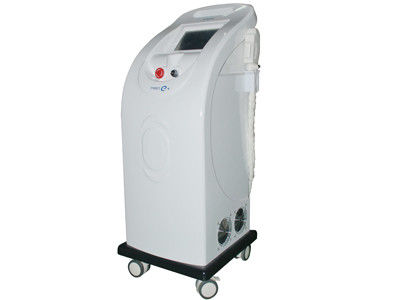 Payudara mempercantik multifungsi Kecantikan Equipment e Light Ipl rambut Removal frekuensi Radio perangkat
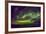 Aurora Borealis-Michael Nolan-Framed Photographic Print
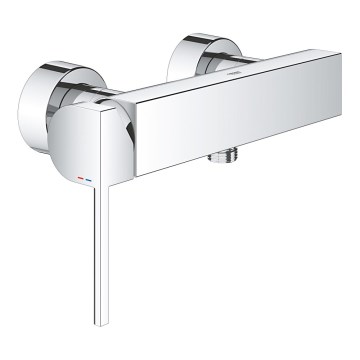 GROHE 33577003 - Miscelatore doccia PLUS DN 15, cromo lucido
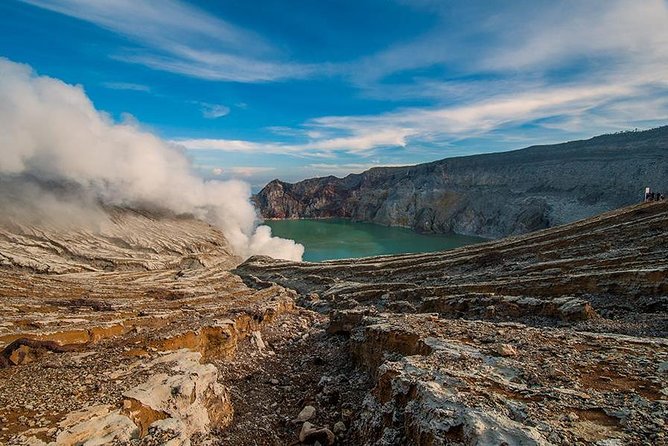 Ijen Blue Fire & Sunrise Sharing Tour - Important Considerations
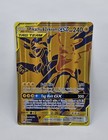 Pikachu & Zekrom GX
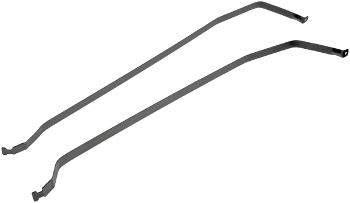 1972 Plymouth Fury II Fuel Tank Strap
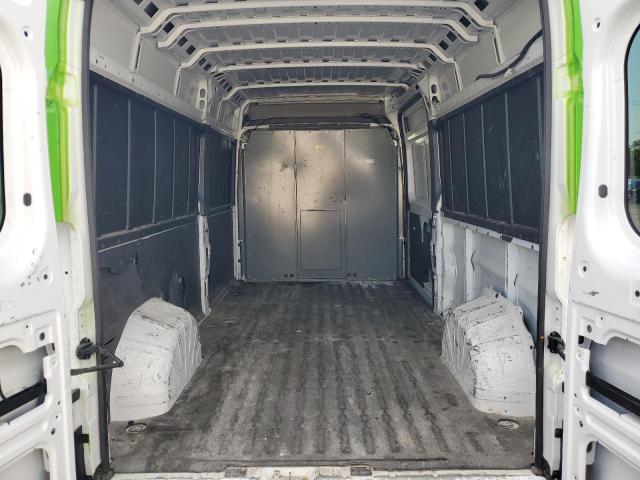3C6LRVDG3ME521743 - 2021 RAM PROMASTER 2500 HIGH GREEN photo 10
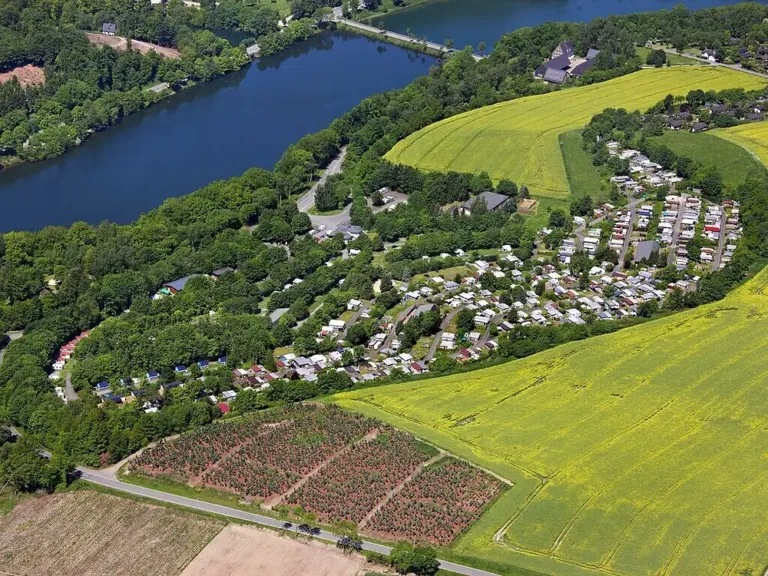 Knaus Campingpark Hennesee
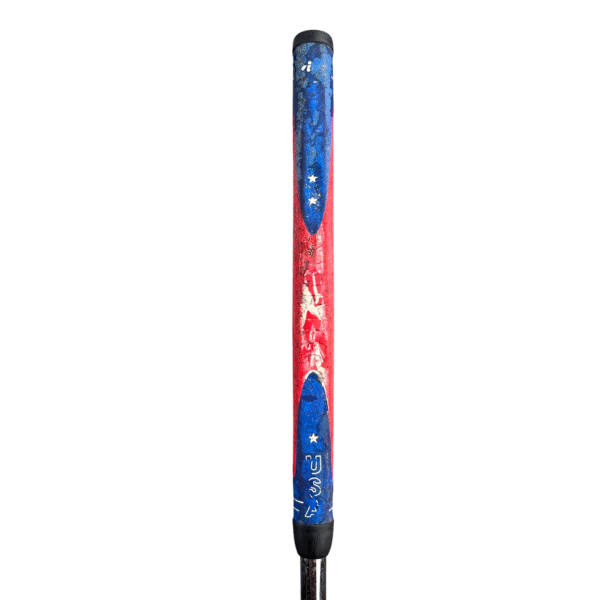 PING Karsten Pal 2i Putter / 33,5" galleri billede 4 - brugt golf udstyr i god stand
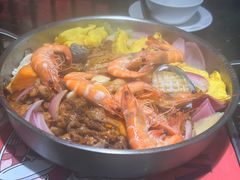 -和福顺·牛肉海鲜焖锅(汕头金平万达广场店)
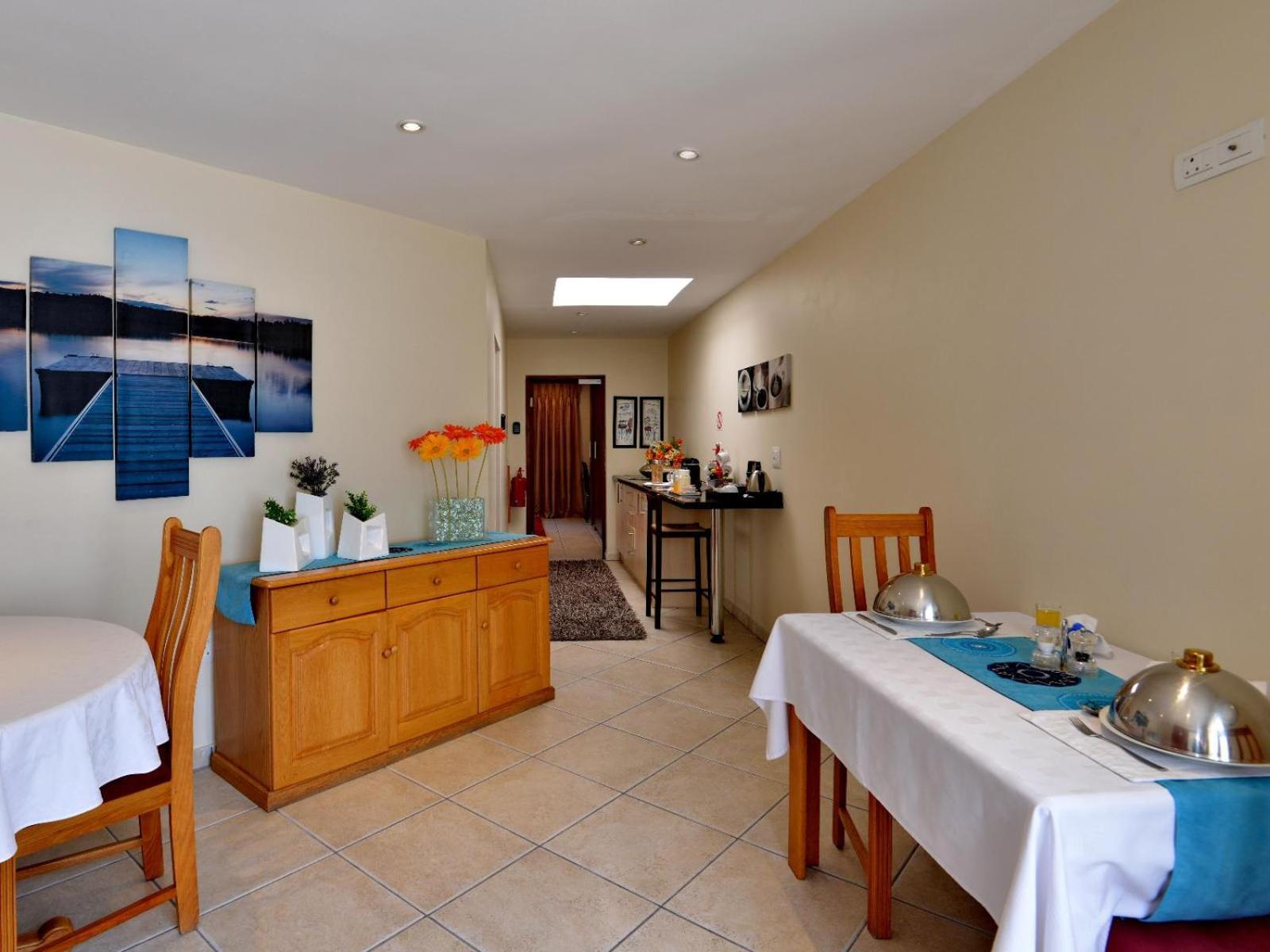 Atholl Guest House Johannesburg Esterno foto
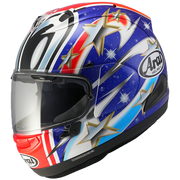 Casco Arai RX-7V Evo Shinya 99 Nakano Replica 137-0385 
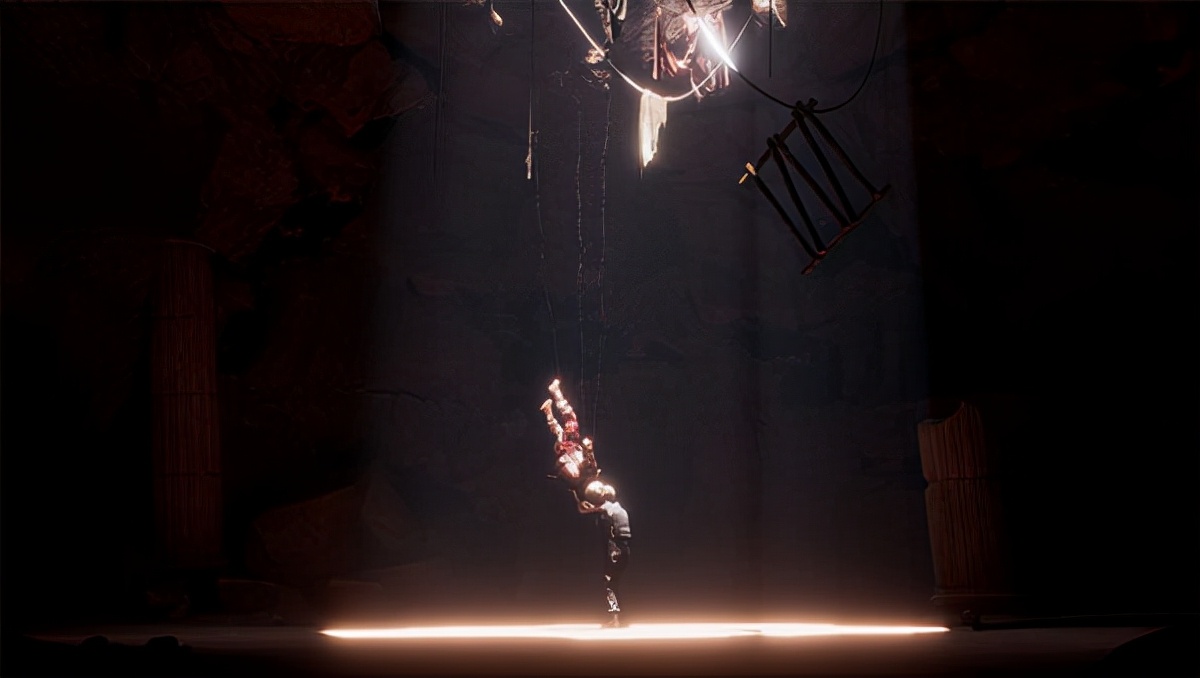 黑相集灰冥界ign评分,黑相集灰冥界是款什么游戏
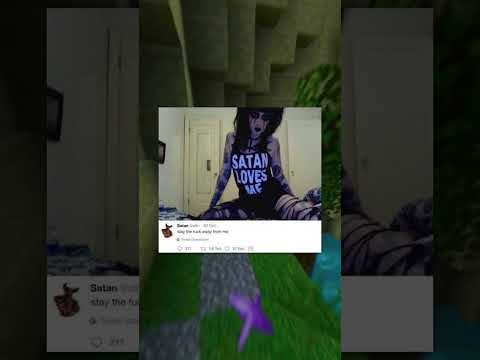 Cursed Comments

═══

EXERCISE DESCRIPTION: Repeat, word for word, each of the records, omitting any image they hold.

TASK RESPONSE:
 Payudara mempercantik multifungsi Kecantikan Equipment e Light Ipl rambut Removal frekuensi Radio perangkat
 Aurora Borealis-Michael Nolan-Framed Photographic Print
 GROHE 33577003 - Miscelatore doccia PLUS DN 15, cromo lucido
 Ijen Blue Fire & Sunrise Sharing Tour - Important Considerations
 Pikachu & Zekrom GX
 1972 Plymouth Fury II Fuel Tank Strap
3C6LRVDG3ME521743 - 2021 RAM PROMASTER 2500 HIGH GREEN photo 10
 Knaus Campingpark Hennesee
 PING Karsten Pal 2i Putter / 33,5" galleri billede 4 - brugt golf udstyr i god stand
 -和福顺·牛肉海鲜焖锅(汕头金平万达广场店)
 Atholl Guest House Johannesburg Esterno foto
 Casco Arai RX-7V Evo Shinya 99 Nakano Replica 137-0385 
 黑相集灰冥界ign评分,黑相集灰冥界是款什么游戏
 Cursed Comments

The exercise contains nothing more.